▶ **Excerpts of spatial question data**
····················

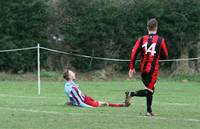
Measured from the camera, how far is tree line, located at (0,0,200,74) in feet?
107

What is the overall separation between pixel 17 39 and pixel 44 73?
253 cm

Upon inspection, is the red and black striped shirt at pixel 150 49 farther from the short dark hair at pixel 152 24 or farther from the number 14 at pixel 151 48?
the short dark hair at pixel 152 24

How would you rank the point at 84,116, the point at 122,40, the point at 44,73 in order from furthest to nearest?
1. the point at 122,40
2. the point at 44,73
3. the point at 84,116

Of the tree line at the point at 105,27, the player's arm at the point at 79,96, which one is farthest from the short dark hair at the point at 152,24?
the tree line at the point at 105,27

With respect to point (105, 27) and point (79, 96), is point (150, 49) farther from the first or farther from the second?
point (105, 27)

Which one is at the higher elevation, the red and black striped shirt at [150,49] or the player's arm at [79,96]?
the red and black striped shirt at [150,49]

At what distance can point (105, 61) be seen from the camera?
32.8 meters

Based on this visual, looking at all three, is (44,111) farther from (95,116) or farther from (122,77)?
(122,77)

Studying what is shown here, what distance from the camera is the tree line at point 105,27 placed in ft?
107

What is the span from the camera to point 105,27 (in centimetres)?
3347

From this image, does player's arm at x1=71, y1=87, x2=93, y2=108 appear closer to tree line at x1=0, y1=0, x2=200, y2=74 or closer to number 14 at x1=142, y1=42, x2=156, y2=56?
number 14 at x1=142, y1=42, x2=156, y2=56

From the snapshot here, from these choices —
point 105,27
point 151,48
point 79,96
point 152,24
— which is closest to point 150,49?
point 151,48

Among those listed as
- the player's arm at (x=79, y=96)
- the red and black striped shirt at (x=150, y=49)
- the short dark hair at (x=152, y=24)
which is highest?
the short dark hair at (x=152, y=24)

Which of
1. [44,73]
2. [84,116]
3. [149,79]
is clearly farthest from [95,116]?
[44,73]
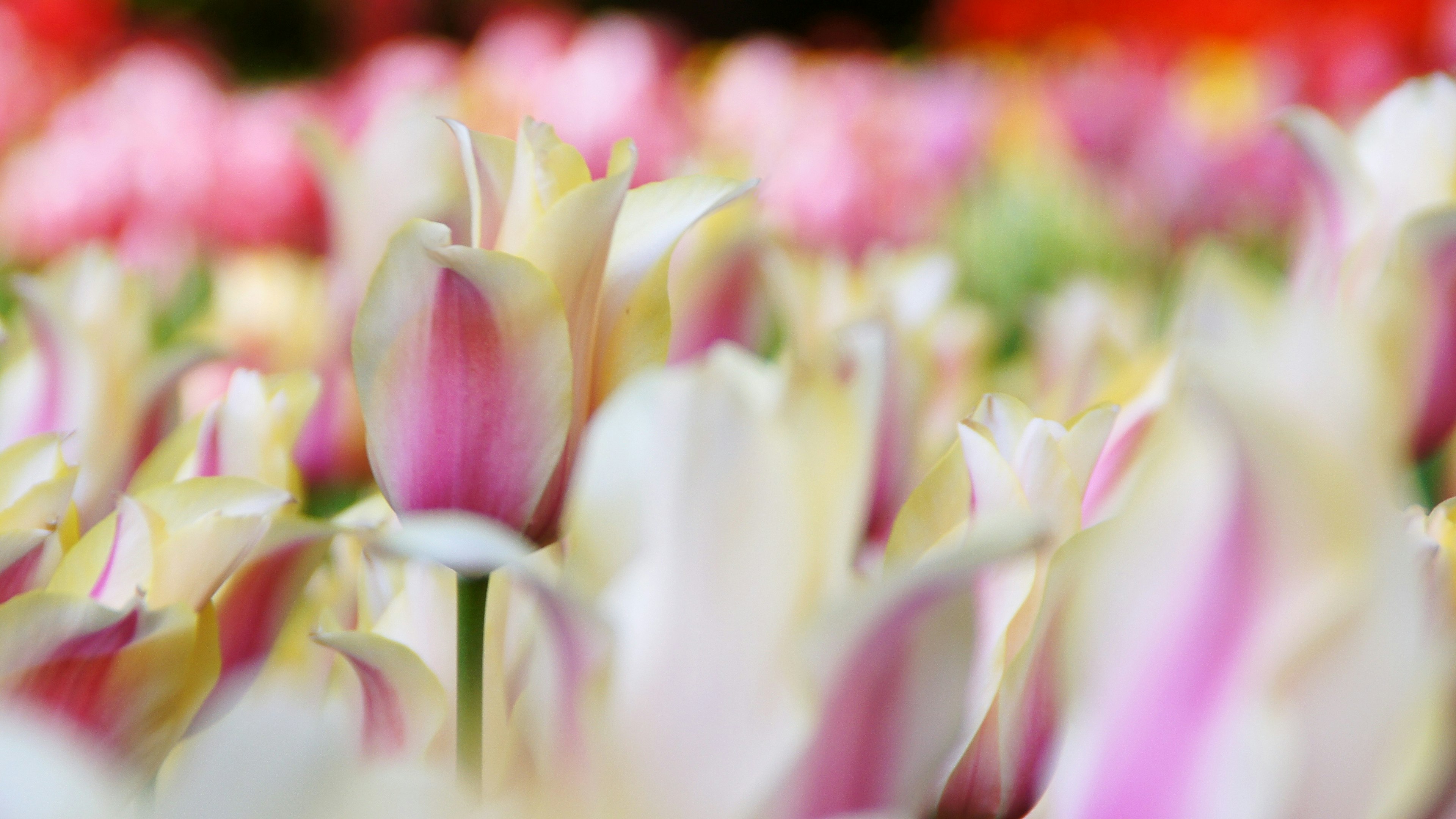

····················

▶ **Exercise aim**
Please output everything from the start of the listing down to the line containing "3. the point at 84,116" as a two-column CSV with the headers text and answer, putting each text and its answer on one row in quoted fields with line breaks turned into spaces. Leave the pictures out.

▶ **Finished exercise**
text,answer
"Measured from the camera, how far is tree line, located at (0,0,200,74) in feet?","107"
"What is the overall separation between pixel 17 39 and pixel 44 73?","253 cm"
"Upon inspection, is the red and black striped shirt at pixel 150 49 farther from the short dark hair at pixel 152 24 or farther from the number 14 at pixel 151 48?","the short dark hair at pixel 152 24"
"How would you rank the point at 84,116, the point at 122,40, the point at 44,73 in order from furthest to nearest?","1. the point at 122,40 2. the point at 44,73 3. the point at 84,116"